The studies on Vitamin D, sunlight, and obesity tend to suggest that moving to from a high to low altitude, thus decreasing sun exposure, increases body fat. There are other factors that could lead to increased body fat besides Vitamin D levels in these cases. However, other studies controlled for these other factors, and found that when populations that dress modestly (e.g. Saudi Arabian women) moved altitudes, there was no weight gain or loss. This suggests that Vitamin D could be the weight-loss/weight-gain factor here.

Studies show that obese individuals have lower circulating levels of Vitamin D and Calcidiol than normal-weighted individuals.  In what could be an exciting finding, some studies have shown a linear relationship between body fat and blood calcidiol (that is, as the calcidiol in the blood drops, body fat goes up, and vice versa). Of course, more research is needed before it is clearly known what role Vitamin D plays in obesity, but it is pretty exciting!
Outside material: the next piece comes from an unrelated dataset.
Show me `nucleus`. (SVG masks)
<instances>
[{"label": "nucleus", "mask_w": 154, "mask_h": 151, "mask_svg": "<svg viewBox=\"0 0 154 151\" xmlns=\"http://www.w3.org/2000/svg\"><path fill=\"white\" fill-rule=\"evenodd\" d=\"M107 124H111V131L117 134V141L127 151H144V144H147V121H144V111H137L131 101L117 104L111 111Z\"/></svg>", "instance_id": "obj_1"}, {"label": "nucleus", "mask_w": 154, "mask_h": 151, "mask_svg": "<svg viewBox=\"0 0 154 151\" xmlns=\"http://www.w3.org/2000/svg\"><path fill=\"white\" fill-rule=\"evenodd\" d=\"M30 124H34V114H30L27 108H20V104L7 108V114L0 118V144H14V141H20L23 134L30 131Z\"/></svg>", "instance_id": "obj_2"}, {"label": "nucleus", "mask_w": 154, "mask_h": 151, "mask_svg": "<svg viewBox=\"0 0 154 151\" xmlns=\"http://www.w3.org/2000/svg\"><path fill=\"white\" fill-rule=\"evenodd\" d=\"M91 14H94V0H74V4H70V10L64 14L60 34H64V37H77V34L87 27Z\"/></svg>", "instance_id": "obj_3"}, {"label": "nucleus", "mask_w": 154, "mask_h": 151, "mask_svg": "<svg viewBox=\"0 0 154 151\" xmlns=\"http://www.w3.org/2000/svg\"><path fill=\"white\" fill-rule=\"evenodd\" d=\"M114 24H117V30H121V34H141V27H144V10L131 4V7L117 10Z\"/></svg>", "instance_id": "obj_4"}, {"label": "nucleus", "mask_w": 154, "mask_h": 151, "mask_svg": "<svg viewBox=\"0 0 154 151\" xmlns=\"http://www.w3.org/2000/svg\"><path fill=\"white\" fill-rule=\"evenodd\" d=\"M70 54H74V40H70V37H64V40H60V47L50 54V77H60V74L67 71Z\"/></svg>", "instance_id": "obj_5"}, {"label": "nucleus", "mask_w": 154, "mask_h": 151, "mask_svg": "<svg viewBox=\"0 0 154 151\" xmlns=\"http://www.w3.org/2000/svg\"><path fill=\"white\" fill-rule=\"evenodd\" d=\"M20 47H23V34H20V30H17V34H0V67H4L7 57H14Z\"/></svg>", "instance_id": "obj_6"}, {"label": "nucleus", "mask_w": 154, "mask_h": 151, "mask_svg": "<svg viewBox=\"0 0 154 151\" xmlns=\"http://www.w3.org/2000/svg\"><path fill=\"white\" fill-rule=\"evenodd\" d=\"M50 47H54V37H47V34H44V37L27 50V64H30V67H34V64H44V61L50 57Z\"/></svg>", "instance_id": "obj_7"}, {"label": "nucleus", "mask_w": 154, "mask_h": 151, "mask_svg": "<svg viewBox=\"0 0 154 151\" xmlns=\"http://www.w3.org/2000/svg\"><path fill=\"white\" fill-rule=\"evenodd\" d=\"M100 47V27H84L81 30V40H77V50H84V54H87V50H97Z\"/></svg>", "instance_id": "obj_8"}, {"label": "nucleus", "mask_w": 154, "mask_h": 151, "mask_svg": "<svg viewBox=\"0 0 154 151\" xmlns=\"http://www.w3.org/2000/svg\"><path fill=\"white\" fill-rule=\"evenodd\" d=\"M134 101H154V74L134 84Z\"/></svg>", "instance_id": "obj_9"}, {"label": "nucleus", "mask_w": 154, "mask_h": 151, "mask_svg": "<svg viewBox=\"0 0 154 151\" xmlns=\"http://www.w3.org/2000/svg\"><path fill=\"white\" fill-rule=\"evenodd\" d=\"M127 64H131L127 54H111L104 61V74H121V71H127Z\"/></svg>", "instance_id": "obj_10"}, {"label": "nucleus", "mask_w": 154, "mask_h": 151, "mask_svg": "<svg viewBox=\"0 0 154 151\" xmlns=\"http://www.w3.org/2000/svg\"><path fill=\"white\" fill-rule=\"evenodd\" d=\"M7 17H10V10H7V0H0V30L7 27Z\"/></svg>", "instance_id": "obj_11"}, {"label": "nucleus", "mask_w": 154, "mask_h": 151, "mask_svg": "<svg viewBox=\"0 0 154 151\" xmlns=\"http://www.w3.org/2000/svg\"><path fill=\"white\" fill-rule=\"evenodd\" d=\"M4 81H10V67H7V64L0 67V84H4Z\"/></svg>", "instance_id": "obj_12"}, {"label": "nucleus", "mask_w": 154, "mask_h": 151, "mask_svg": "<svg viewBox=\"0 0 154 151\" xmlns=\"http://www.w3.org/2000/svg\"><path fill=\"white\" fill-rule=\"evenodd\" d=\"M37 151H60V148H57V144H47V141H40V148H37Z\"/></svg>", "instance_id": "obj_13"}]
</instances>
Anecdotally, upping my Vitamin D intake to 1000-2000 IU/day coincided with my “turning the corner” in my effort to gain muscle, and lose fat (even when eating more than I should have). I know that correlation does not imply causation, which is why I am only providing this as an anecdote. I also tend to do a lot of the right things related to my health, so it would be unwise to give Vitamin D all the credit.

Vitamin D is cheap. It is available. It is pretty much non-toxic. If there is one supplement we should be taking (especially in the winter) it is Vitamin D. I take quite a few supplements, but if I was limited to one, it would be Vitamin D (it is funny…but 10 years ago it probably would have been dead last on my list…but recent research has changed all that).
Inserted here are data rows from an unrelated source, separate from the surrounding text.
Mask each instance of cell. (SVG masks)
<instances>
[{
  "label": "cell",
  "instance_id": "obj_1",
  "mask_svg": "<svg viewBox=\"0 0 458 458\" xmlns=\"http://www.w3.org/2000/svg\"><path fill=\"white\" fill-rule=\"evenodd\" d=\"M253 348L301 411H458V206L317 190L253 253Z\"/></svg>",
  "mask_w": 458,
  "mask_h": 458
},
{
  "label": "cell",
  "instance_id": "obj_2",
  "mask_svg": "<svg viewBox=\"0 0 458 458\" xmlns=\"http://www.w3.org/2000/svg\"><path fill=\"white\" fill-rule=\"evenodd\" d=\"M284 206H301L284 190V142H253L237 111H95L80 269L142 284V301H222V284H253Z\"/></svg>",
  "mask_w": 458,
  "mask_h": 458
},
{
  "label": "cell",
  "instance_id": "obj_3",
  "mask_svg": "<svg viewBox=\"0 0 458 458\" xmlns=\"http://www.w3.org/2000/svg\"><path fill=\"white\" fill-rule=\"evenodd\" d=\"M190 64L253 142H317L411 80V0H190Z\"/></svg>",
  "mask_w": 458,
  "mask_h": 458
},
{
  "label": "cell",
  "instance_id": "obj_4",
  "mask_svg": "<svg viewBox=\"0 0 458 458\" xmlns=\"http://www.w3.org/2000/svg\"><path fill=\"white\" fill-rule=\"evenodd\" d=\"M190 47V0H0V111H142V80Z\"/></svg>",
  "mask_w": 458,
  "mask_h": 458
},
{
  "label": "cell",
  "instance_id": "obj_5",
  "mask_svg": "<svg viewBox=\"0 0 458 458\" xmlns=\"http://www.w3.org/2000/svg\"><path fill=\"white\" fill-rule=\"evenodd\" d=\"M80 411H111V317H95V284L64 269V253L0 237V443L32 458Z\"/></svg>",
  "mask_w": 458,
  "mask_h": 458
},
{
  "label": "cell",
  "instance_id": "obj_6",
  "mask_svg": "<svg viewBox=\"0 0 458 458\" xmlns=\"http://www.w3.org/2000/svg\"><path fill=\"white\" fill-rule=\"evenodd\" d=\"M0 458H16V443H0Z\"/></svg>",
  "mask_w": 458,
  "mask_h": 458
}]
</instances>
Image taken by me in Mt. Airy, North Carolina, in 2007.

Research: Multiple Sclerosis could be a Vitamin D Deficiency

Vitamin D keeps me busy. There just seems to be too many positive studies coming out for me to keep track of all of them. Fortunately, the Vitamin D Council produces a newsletter that helps. I highly recommend subscribing!
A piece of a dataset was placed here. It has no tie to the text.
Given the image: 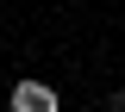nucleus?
<instances>
[{"instance_id":"1","label":"nucleus","mask_w":125,"mask_h":112,"mask_svg":"<svg viewBox=\"0 0 125 112\" xmlns=\"http://www.w3.org/2000/svg\"><path fill=\"white\" fill-rule=\"evenodd\" d=\"M6 112H62V100H56V87H44V81H13Z\"/></svg>"},{"instance_id":"2","label":"nucleus","mask_w":125,"mask_h":112,"mask_svg":"<svg viewBox=\"0 0 125 112\" xmlns=\"http://www.w3.org/2000/svg\"><path fill=\"white\" fill-rule=\"evenodd\" d=\"M113 112H125V94H113Z\"/></svg>"}]
</instances>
In what could be an amazing finding, researchers linked the causes of Multiple Sclerosis (MS) with Vitamin D deficiency. The Times is reporting that scientists have found a direct genetic link between low Vitamin D levels and MS. Some researchers believe that giving all pregnant mothers, and young children, vitamin D supplements could eradicate Multiple Sclerosis entirely. If this is true, then MS could be a bit like Scurvy, the disease associated with Vitamin C deficiency. Scurvy confounded physicians of the time, until it was found that the juice of a humble lime could cure it.

I supplement with Vitamin D. The supplement is cheap, widely available, and pretty much non-toxic.

In less exciting news, Medicare apparently will no longer pay for Vitamin D blood level testing. So, here we have a vitamin that is associated with lower risks of cancer, heart disease, depression, and MS, and Medicare decides to stop paying for testing for it. This is why I don’t trust the government to make me healthy, and am not too excited about government sponsored health care (not that I am too thrilled with the way private health care has been going).